Families will get no “grace period” to adjust to childcare changes in Victoria – and have just hours to prove they are an essential worker who needs access to care before the new system kicks in at midnight.
“I understand the need to reduce the spread of COVID-19 but these policies need to be communicated clearly – not the day before they come into force,” Melbourne parent Asher told The New Daily.
Under sweeping childcare changes, necessitated by the state government’s looming Stage 4 Melbourne lockdown, only vulnerable children or children of “permitted workers” can access childcare in Victoria from Thursday.
Parents will have to prove they are on the permitted workers’ list, or that their child cannot be properly cared for at home.
“If you or someone else in your household can look after your kids at home, you must continue to do that,” the Victorian government said.
Premier Daniel Andrews said there would be penalties for making false statements about a lack of in-home alternative care.

→ Work instructions
Continue the news report on Victoria's childcare restrictions from the point where it stops.

→ Extracted data
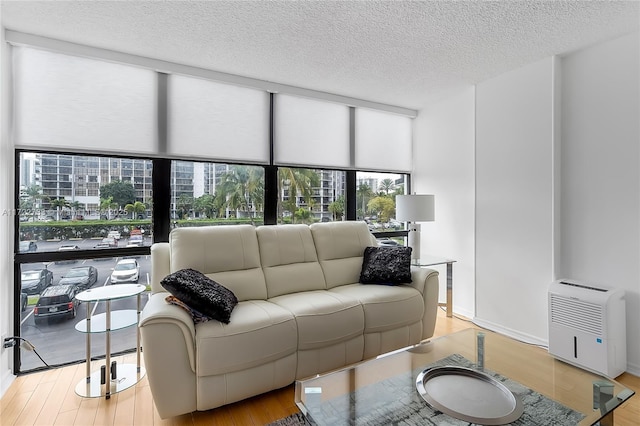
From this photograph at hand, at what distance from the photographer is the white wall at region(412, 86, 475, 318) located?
11.4 feet

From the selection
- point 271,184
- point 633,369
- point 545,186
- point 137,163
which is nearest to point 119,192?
point 137,163

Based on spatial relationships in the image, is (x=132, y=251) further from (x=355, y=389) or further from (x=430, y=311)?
(x=430, y=311)

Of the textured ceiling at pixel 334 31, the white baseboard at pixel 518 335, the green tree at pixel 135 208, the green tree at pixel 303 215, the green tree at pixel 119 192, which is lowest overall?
the white baseboard at pixel 518 335

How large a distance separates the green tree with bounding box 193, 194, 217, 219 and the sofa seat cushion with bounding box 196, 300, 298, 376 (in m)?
1.20

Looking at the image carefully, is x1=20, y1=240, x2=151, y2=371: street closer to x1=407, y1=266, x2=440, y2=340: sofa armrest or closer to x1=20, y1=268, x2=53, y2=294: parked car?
x1=20, y1=268, x2=53, y2=294: parked car

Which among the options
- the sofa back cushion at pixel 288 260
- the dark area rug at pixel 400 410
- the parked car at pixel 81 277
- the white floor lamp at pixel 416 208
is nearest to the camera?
the dark area rug at pixel 400 410

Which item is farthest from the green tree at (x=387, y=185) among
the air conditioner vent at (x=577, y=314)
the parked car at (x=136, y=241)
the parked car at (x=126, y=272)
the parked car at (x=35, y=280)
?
the parked car at (x=35, y=280)

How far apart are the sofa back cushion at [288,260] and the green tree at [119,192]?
1124mm

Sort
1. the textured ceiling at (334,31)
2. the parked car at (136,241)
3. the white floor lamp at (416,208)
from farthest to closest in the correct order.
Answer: the white floor lamp at (416,208) → the parked car at (136,241) → the textured ceiling at (334,31)

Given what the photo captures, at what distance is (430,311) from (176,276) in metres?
2.04

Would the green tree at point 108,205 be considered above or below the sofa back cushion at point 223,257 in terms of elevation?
above

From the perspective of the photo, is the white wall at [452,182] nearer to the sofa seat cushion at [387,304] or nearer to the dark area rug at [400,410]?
the sofa seat cushion at [387,304]

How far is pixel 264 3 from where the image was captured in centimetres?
198

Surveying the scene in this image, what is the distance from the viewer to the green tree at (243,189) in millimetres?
3115
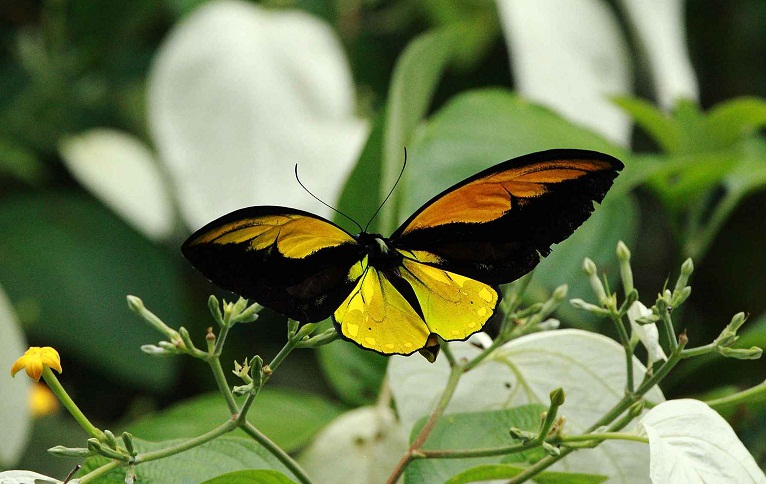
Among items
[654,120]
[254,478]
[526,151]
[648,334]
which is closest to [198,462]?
[254,478]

→ Result
The system was outlined as Victoria marked a tragic record day – logging 725 new COVID cases and 15 deaths, its highest tallies of both in the coronavirus pandemic yet. Among the fatalities was a man in his 30s, who is the youngest Australian to die so far.
From midnight Wednesday, only essential businesses such as supermarkets and pharmacies will be able to operate in Melbourne under a strict six-week lockdown designed to quell its deadly virus outbreak.
Under the Stage 4 measures, accommodation, pubs and bars, clubs and nightclubs will close. Cafes and restaurants will be allowed to trade, only for takeaway.
New building construction will be stopped for six weeks, except for critical infrastructure and sites that have already started work.
Up to 250,000 more workers are expected to be stood down as a result. Anyone who is still going to work – particularly during Melbourne’s 8pm-5am daily curfew – will need to carry a permit to show if requested.
Slightly less stringent Stage 3 restrictions will be enforced in regional Victoria.
Earlier, federal Education Minister Dan Tehan and Prime Minister Scott Morrison pledged a “triple guarantee” of funding for the childcare sector, to ensure centres could keep educators in work.
We’re continuing to do all we can to support Victorians. Today we announced a triple guarantee for childcare in the state to ensure centres can stay operational, people keep their jobs and essential workers can get access to childcare if they need it. https://t.co/yljkILYY4F
— Scott Morrison (@ScottMorrisonMP) August 5, 2020
Mr Andrews outlined the Victorian changes on Wednesday morning.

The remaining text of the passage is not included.